Most who read this blog will understand what the term “Four Color Process” means. This essential staple in the printing process is how a printing press uses a few base colors to create almost all colors imaginable. Four Color Process involves the utilization of 4 ink colors – Cyan, Magenta, Yellow and Black. Better known as CMYK.
The CMYK color model (process color, four color) is a subtractive color model, used in color printing, and is also used to describe the printing process itself. CMYK refers to the four inks used in some color printing: cyan, magenta, yellow, and key(black). Though it varies by print house, press operator, press manufacturer, and press run, ink is typically applied in the order of the abbreviation.
The “K” in CMYK stands for key because in four-color printing, cyan, magenta, and yellow printing plates are carefully keyed,or aligned, with the key of the black key plate. Some sources suggest that the “K” in CMYK comes from the last letter in “black” and was chosen because B already means blue. However, this explanation, although useful as a mnemonic, is incorrect. K is used as “Key”, which was possibly chosen because black is often used as outline.
The CMYK model works by partially or entirely masking colors on a lighter, usually white, background. The ink reduces the light that would otherwise be reflected. Such a model is called subtractive because inks “subtract” brightness from white.

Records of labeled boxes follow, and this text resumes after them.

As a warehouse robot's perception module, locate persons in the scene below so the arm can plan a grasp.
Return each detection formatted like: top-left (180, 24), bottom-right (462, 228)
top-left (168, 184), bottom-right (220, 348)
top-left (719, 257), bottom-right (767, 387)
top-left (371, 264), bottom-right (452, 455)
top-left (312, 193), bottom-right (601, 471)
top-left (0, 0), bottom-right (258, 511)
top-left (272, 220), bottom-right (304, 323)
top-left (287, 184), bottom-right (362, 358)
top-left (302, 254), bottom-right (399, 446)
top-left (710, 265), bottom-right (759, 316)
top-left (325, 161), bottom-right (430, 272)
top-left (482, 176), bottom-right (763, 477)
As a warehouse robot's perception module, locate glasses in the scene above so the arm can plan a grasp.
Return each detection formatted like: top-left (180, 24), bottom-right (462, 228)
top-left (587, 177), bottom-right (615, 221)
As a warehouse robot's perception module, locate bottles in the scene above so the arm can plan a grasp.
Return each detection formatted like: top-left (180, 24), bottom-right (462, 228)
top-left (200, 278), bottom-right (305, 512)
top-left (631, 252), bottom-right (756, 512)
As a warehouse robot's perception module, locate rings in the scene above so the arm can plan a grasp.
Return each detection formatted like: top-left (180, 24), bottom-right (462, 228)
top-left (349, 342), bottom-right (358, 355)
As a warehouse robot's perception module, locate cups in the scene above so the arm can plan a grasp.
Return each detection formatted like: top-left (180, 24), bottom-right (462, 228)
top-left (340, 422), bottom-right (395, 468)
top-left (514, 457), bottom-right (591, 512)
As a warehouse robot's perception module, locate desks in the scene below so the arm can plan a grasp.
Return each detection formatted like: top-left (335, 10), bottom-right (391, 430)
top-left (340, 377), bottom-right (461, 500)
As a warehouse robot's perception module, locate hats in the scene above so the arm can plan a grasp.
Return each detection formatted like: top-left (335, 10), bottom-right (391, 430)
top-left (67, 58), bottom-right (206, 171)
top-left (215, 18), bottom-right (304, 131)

Once you see this process in action, it all makes much clearer sense. 4 images each printed in C,M,Y and K are laid on top of each other to create the final image
Now the fun part. Do you have a magnifying glass in your desk? Or a printing Loupe? During your lunch break today take a good look at the print around you. The packaging your lunch came in, the ink on your printed lunch box, the poster on the wall in the lunchroom, it all most likely contains 4 color process.